Finding that he preferred New Wave to the traditional circus atmosphere, he teamed up with Amelie Demay, who was doing a single balancing act, and they went to the Montreal Jazz Festival and lived by street performing. He auditioned and was accepted by the Cirque in 1986 and toured Canada with them.  

 

After that year, he went briefly to Boston's Faneuil Hall to street perform. He enjoyed the intimate contact with the public and tile chance to improvise. Last year at the French national circus school in Chalons-sur-Marne, he took a workshop with Peter Davison of Airjazz. He performed in Italy with Michiel Hesseling in Circo Mi Amore, and at this year's Festival of the Circus of Tomorrow he was awarded a bronze medal.

 

He has been inspired by many acts. At a workshop in Montreal, Lotte Brunn advised him to go see Francis Brunn.

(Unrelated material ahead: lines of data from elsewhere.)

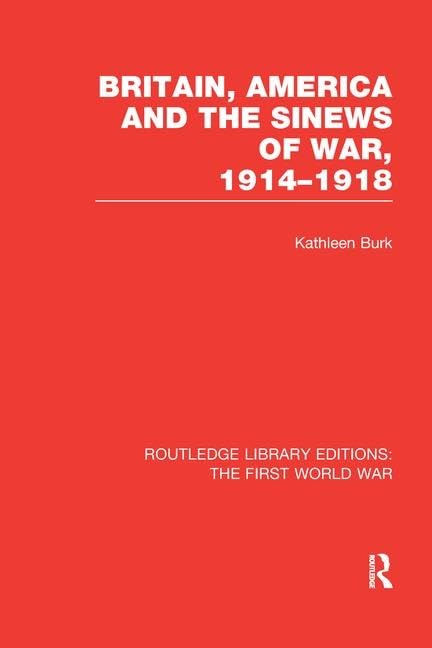 Britain, America and the Sinews of War 1914-1918 (RLE The First World War) (Routledge Library Editions: the First World War) Social Sciences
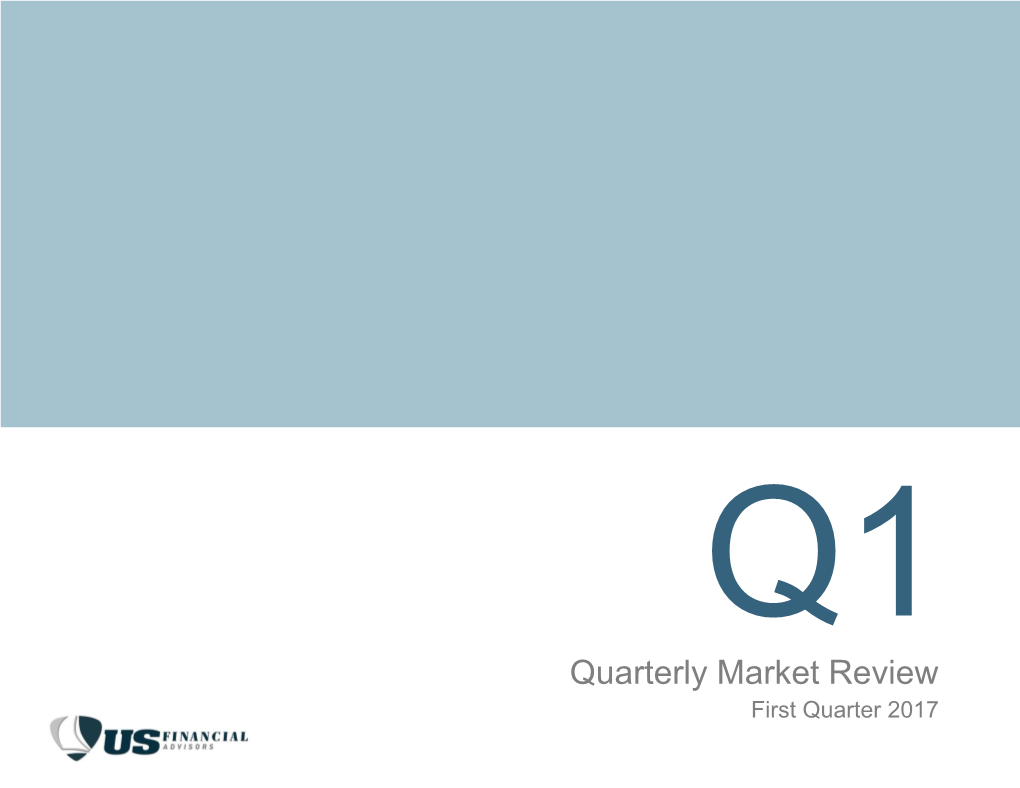 Quarterly Market Review First Quarter 2017 Quarterly Market Review First Quarter 2017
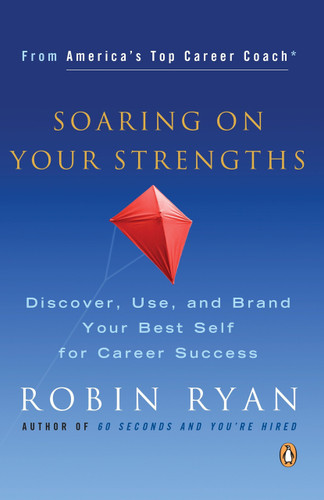Soaring on Your Strengths (Discover, Use, and Brand Your Best Self for Career Success) by Robin Ryan, 9780143036500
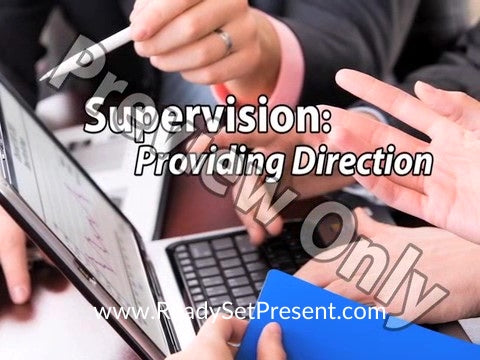Supervision: Providing Direction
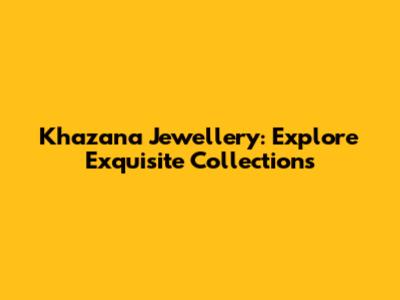 Khazana Jewellery: Explore Exquisite Collections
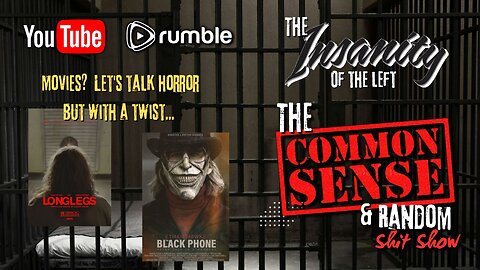 The Common Sense and Random Shit, Show (The Insanity, And Horror With A Twist)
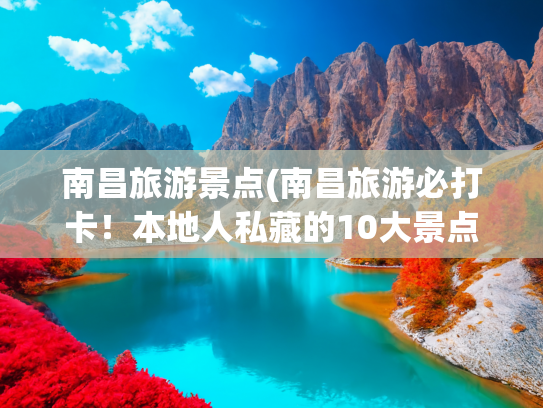 南昌旅游景点(南昌旅游必打卡！本地人私藏的10大景点攻略！)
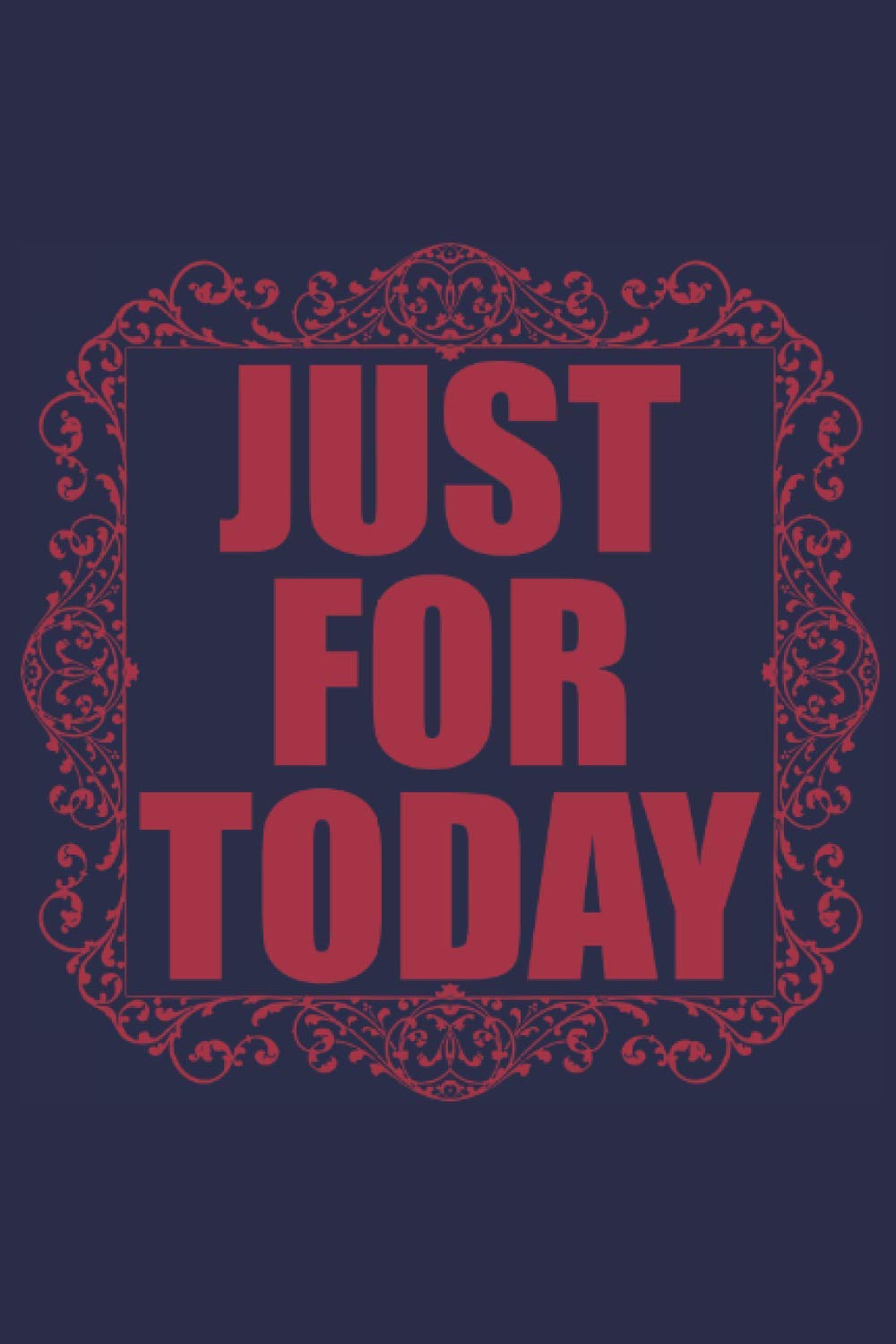 Just for today: inspirational notebook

He arranged a one-day workshop with Brunn. and to this day Brunn remains his favorite juggler. At this time in his life, instead of putting energy into technique he is looking to add more theatrics and comedy to his act.

 

The rest of the performers in this tiny titan of a little top are equally as polished and are from among the most talented of their respective countries.

 

Amelie Demay and Eric Varelas perform a difficult hand to hand balancing routine of astonishing strength and grace. She even carries him, balanced high on her hands, around the ring.

 

Two striking young women, Bulgarian world champion gymnasts, Maia Taskova and Mariela Spasova, dance through a routine which incorporates strips of gossamer cloth, swirling ribbons of colors from the tips of long sticks while doing ball manipulation.

 

Little Magritte-style figures strut about the ring in black, short-tailed jackets and derby hats. They file, one by one, to the ends of teeterboards and catapult off into space, landing five high on five intricately balanced white chairs.

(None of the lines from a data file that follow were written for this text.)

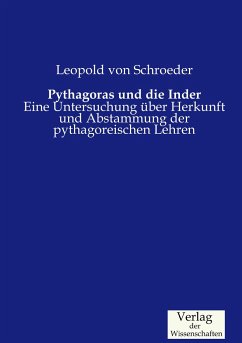 Pythagoras und die Inder - Schroeder, Leopold von
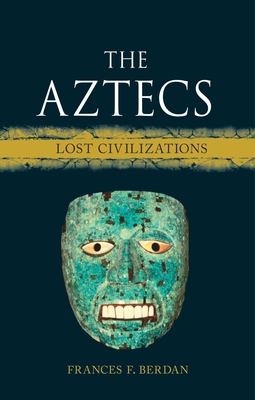 The Aztecs – Lost Civilizations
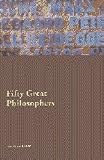 Collinson, Diane: Fifty Major Philosophers: A Reference Guide Collinson, Diane: Fifty Major Philosophers: A Reference Guide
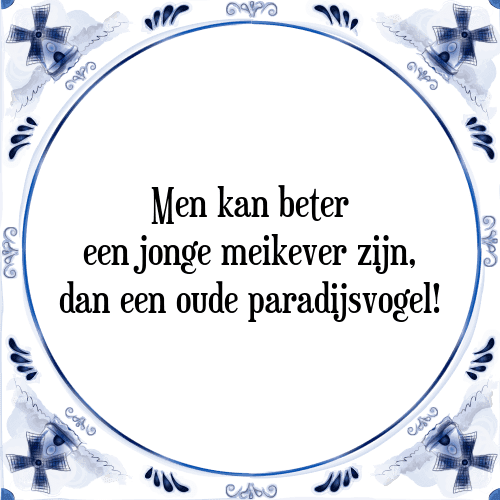 Men kan beter een jonge meikever zijn, dan een oude paradijsvogel! - Tegeltje met Spreuk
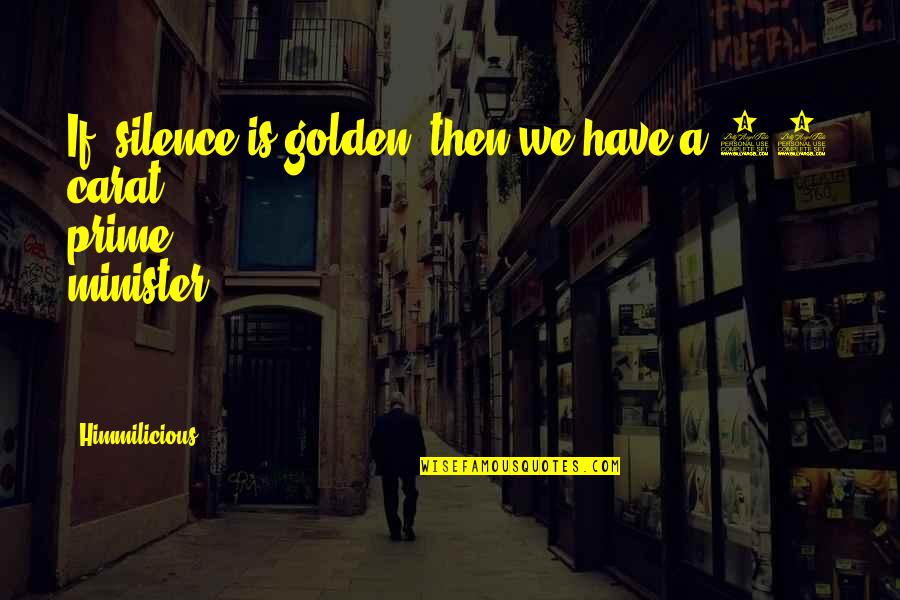 Charles Carruthers Quotes By Himmilicious: If "silence is golden" then we have a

And the clowns, Oh these clowns! are absolutely hilarious. In fact, Benny Ie Grands' act is so outrageous -- hosing down the audience with a stream of water and lathering peoples' clothes with shaving cream -- that the Cirque refuses to admit any responsibility for him whatsoever.

 

Balthazers' "Window With String," which really belongs in the Guggenheim, goes through a series of wonderfully witty visual effects, changing from window to a stringed instrument, then becoming a spider's web, engulfing his face complete with a buzzing fly.

 

The entire show is so full of artful illusion and transformation it takes ones breath away. The Shandong Troupe of China, made up of four incredible teen­agers, two men and two women, is truly astounding. They first balance on one rola bola. Then, forming a human pyramid with the women fluttering out at the sides, one man climbs to the top, adds another rola bola board and, while balancing on this pinnacle, flips bowl after bowl from one end of the board onto a growing pile on his head with perfect precision.

 

The grand finale is a tower of 12 acrobats, circling the ring on one bicycle in an extraordinary display of balancing skill. And the entire troupe, clad in the colors of the rainbow, leaps and dances and spins around and up and over the ring, flipping and juggling and springing while the crowd roars its approval.

 

This circus is so inventive and so sophisticated, and so filled with energy and enthusiasm it leaves you bedazzled with wonder and reluctant to have to return, ever again, to the dreariness of everyday existence.